Example of a workflow: aggregating a climate variable
What the sample workflow is doing: aggregating a climate variable
In this example we will be running a simple Common Workflow Language (CWL) workflow. This workflow produces a CSV file with aggregated climate variable over either US Postal zip-codes or US counties. The CSV file consists of 3 columns: variable value, date, zcta (Zip Code Tabulation Area). If US Counties are used, then the third column will be county FIPS code.
tmmx,date,zcta
295.36935960591137,2020-10-03,35592
293.6454457364341,2020-10-03,35616
...
The workflow consists of 3 steps:
Downloads NetCDF file with gridMET data from Atmospheric Composition Analysis Group
Downloads a shapefile set for the given geography type (ZCTA or county) and date
Aggregate NetCDF over polygons corresponding to a given geography
It accepts 1 required and 3 optional input arguments:
date - a required argument to specify the date for which we will be computing aggregations.
band - an optional argument specifying a climate variable. By default, it is tmmx, maximum daily temperature. Other options can be found at the Google Earth Engine website
geography a geography type, zcta (ZIP code) or county, by default it is ZCTA.
ram to be used for aggregation, by default it is 2GB. Specifying higher ram will improve accuracy of the aggregation
This architecture is reflected in this diagram:
The source code for the workflow is in examples directory. See more details in CWL Workflow Specifications
Prepare to run a workflow
We suggest that You create a Python virtual environment for trying this workflow, or use an existing one. If you are creating a new virtual environment, run the following command:
python3 -m venv $path
source $path/bin/activate
where $path is a path to a directory, that will be created and where the new visualiser environment will reside.
To run the workflow you need to install a CWL implementation. We suggest using Toil. To install Toil just run the following command in your Python Virtual Environment:
pip install "toil[cwl,aws]"
Running the workflow in Python virtual environment
To run the workflow in the Python virtual environment you need to install dorieh package:
pip install dorieh
There is one required argument to the workflow - the date for which we will be aggregating climate data. Then you can run the following command:
toil-cwl-runner --retryCount 1 --cleanWorkDir never --outdir tmmx --workDir . \
https://raw.githubusercontent.com/NSAPH-Data-Platform/dorieh/main/examples/climate-example.cwl \
--date 2020-10-03
(Replace the date with any date you fancy)

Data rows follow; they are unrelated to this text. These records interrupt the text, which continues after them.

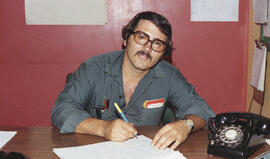 Carl Desbiens, usine chimique, employé de la Domtar à Lebel-sur-Quévillon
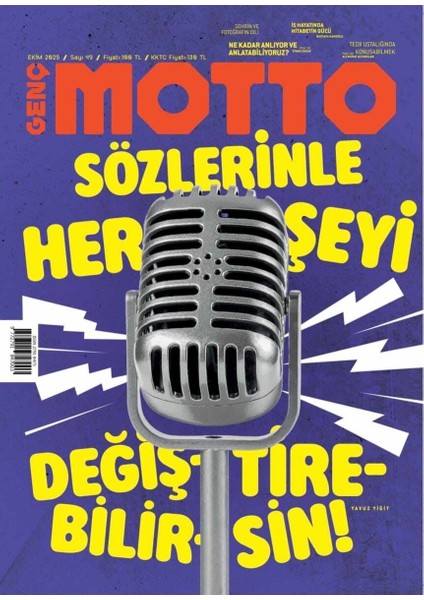 Genç Motto Dergi 49.sayı Ekim 2025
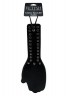 Чёрная шлёпалка в форме ладошки  SPANK ME PADDLE - 28,5 см.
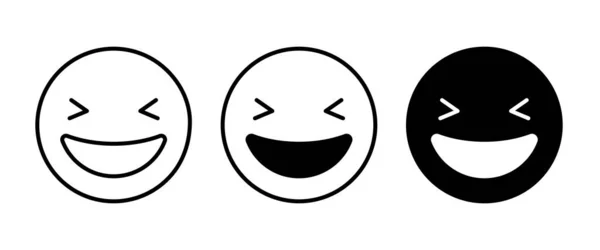 Loud Laughs Icône Sourire Cartoon Happy Face Laughing Mouth Icon — Image vectorielle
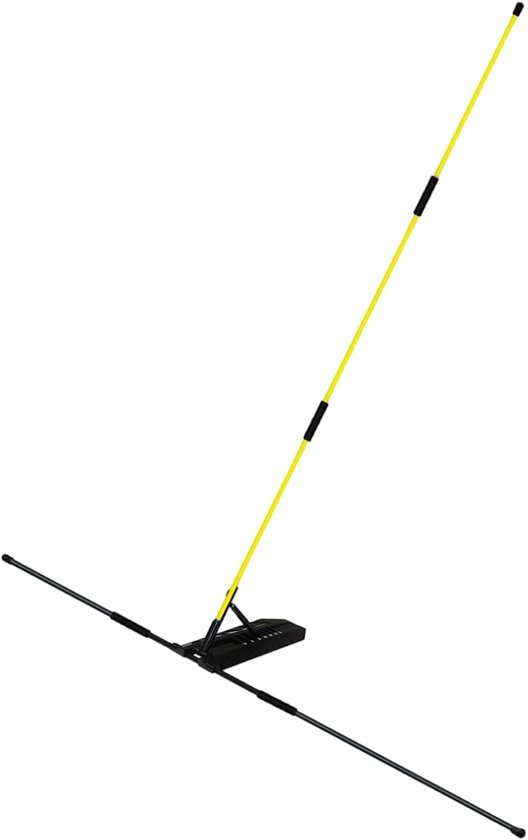 Golf Swing Trainer - Hulpstuk Oefenen - Precisie Verbeteren - Verstelbare Hoek - 105x105cm - Geel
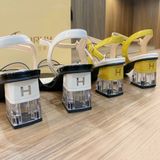  Giày Sandal Cao Gót 7 Phân  Da  Bóng  cao  cấp  220-100 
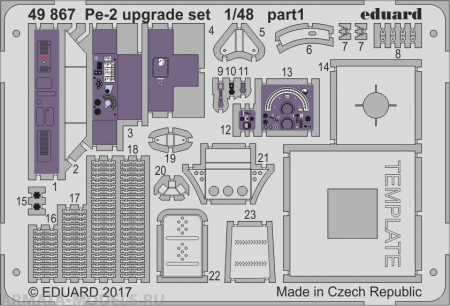 49867ED Pe-2 upgrade set  1/48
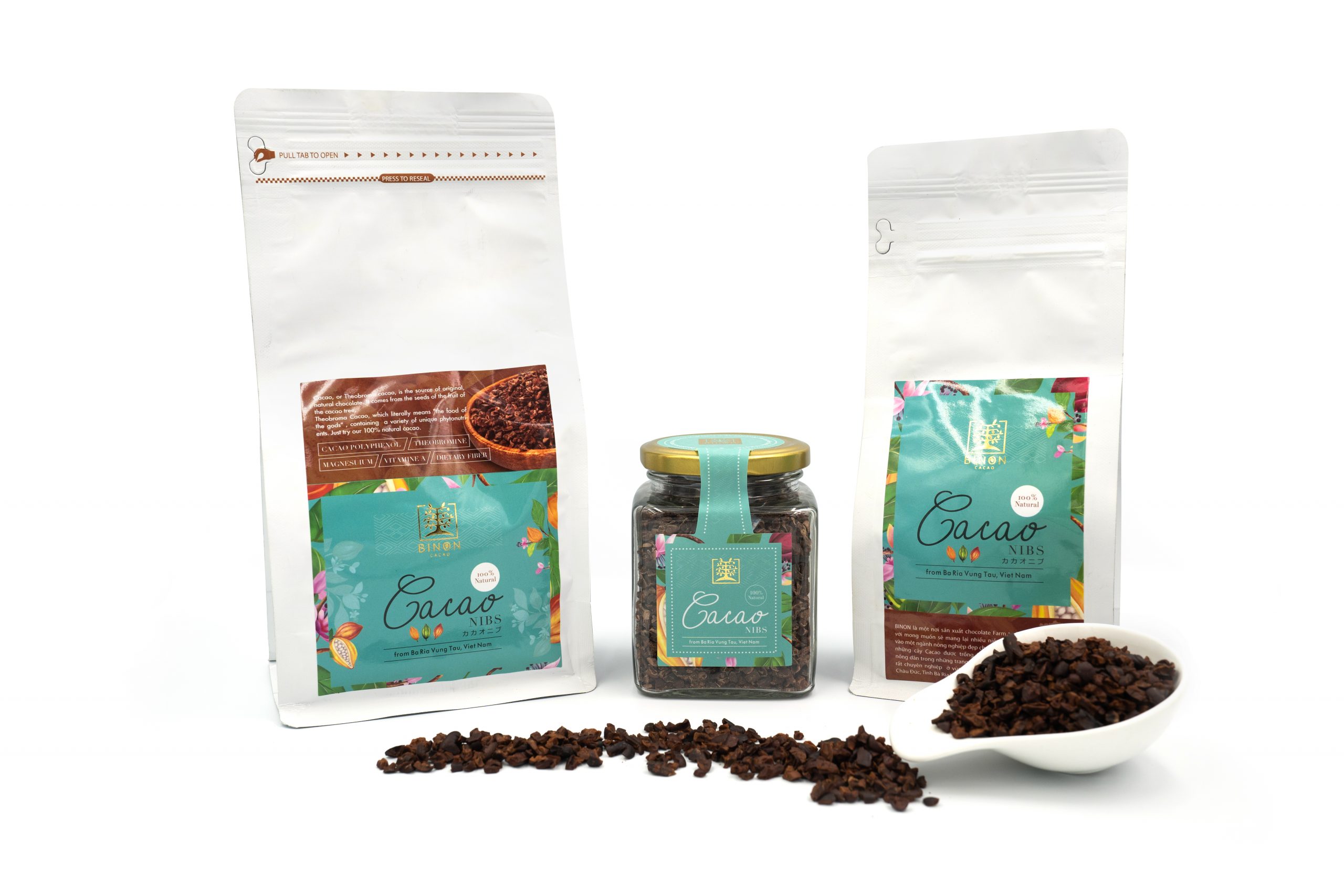 CACAO NIBS BINON túi 500gr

Running the workflow using Docker
Dorieh Docker image
A prebuilt Docker image with Dorieh is available from DockerHub. Pull it to your local machine using
docker pull forome/dorieh
command. The image is built for Intel/AMD and ARM CPUs. ARM architecture is used in AWS Graviton2 processors that, according to AWS, deliver up to 40% better price performance. ARM CPUs are also used by latest Mac computers.
There are two ways to use Docker instead of installing a dorieh package in your Python virtual environment. A recommended way is to specify DockerRequirement (See also Using Containers section of the CWL User Guide). An alternative is to manually run the commands inside a running Docker container. While much more cumbersome, this alternative way does not require installing any CWL implementation or even Python.
Using DockerRequirement for your workflow
When using DockerRequirement, you still need to have an engine that supports CWL, e.g., Toil. Therefore, unless you already have done so, you need to create a Python virtual environment and install CWL implementation there, for example with the following command:
pip install "toil[cwl,aws]"
Then you need to add DockerRequirement
to your workflow. Using
climate example workflow, uncomment the following
3 lines (lines 34-36):
#hints:
# DockerRequirement:
# dockerPull: forome/dorieh
So you have:
hints:
DockerRequirement:
dockerPull: forome/dorieh
You can now run the workflow with the same command:
toil-cwl-runner --retryCount 1 --cleanWorkDir never --outdir tmmx --workDir . \
https://raw.githubusercontent.com/NSAPH-Data-Platform/dorieh/main/examples/climate-example.cwl \
--date 2020-10-03
even without having dorieh package installed in you Python virtual environment.
Using your Docker container manually
You can also use a Docker container more like a virtual machine. Start it by executing
docker start forome/dorieh
command and just run teh commands inside the container, using
docker exec -it forome/dorieh ${commands}
This way you can use any machine that has Docker without a need of either Pyton or CWL. But you will need to copy your files manually between the host and the container.